-------- Task inputs
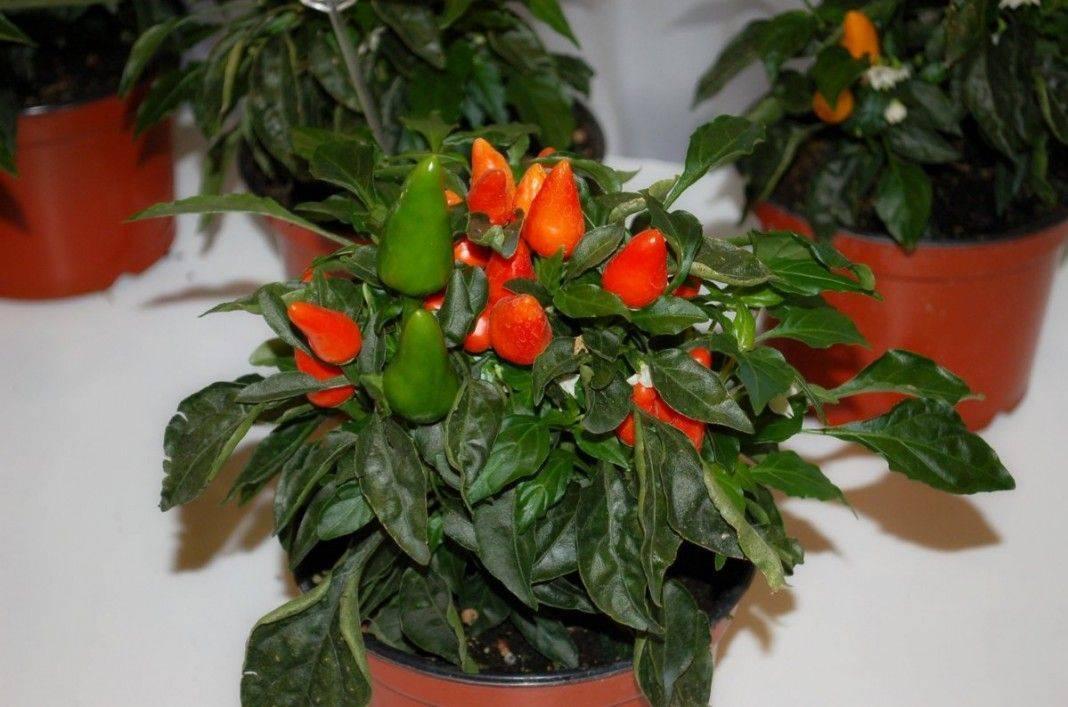 Перец Хабанеро: выращивание дома, описание сорта с фото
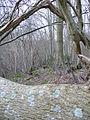 Blocked Path near Beech Farm - geograph.org.uk - 340134.jpg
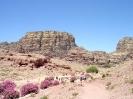 Petra - Ligt in een fraaie omgeving!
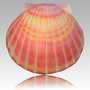 Biodegradable Cremation Urns - Create a natural sea burial with this sea shell cremation urn.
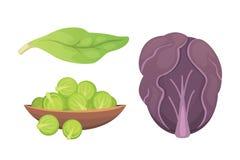 Stellen Sie Vektor Kohl und Kopfsalat ein Grüner Gemüsekohlrabi, andere verschiedene Kohlpflanzen Stockbild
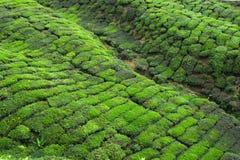 Uma vista em plantas de chá de Cameron Highlands foto de stock royalty free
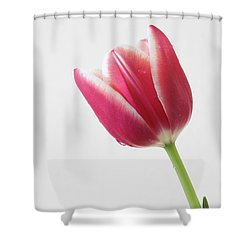 Shower Curtain featuring the photograph Elegance by Anita Oakley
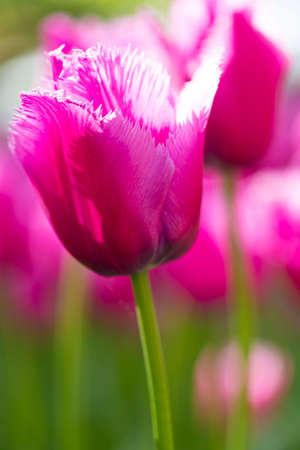 Nature and Botanical Concepts. Macro Shot of Classical Rose Tulips of Menton Sort Against Blurred Background. Located in Keukenhof National Park in the Netherlands. Vertical Image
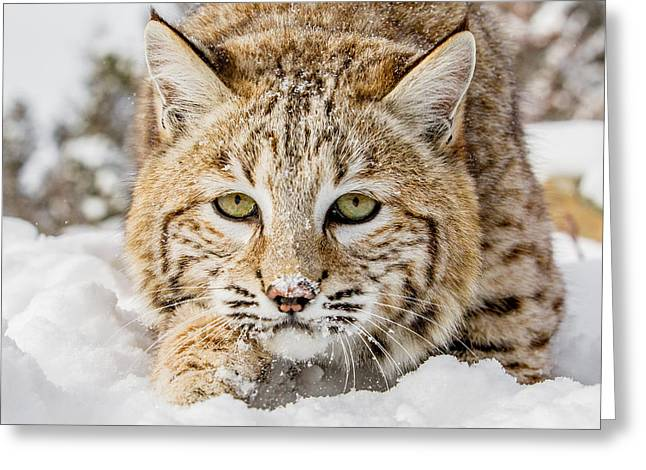 Bobcat Greeting Cards - Bobcat Greeting Card by Mike Centioli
----------------
» **Work request**
Restate, word for word, each line from the one with "Shower Curtain featuring" to the end of the entries, both included, and keep every picture out.

» **Answer**
 Shower Curtain featuring the photograph Elegance by Anita Oakley
 Nature and Botanical Concepts. Macro Shot of Classical Rose Tulips of Menton Sort Against Blurred Background. Located in Keukenhof National Park in the Netherlands. Vertical Image
 Bobcat Greeting Cards - Bobcat Greeting Card by Mike Centioli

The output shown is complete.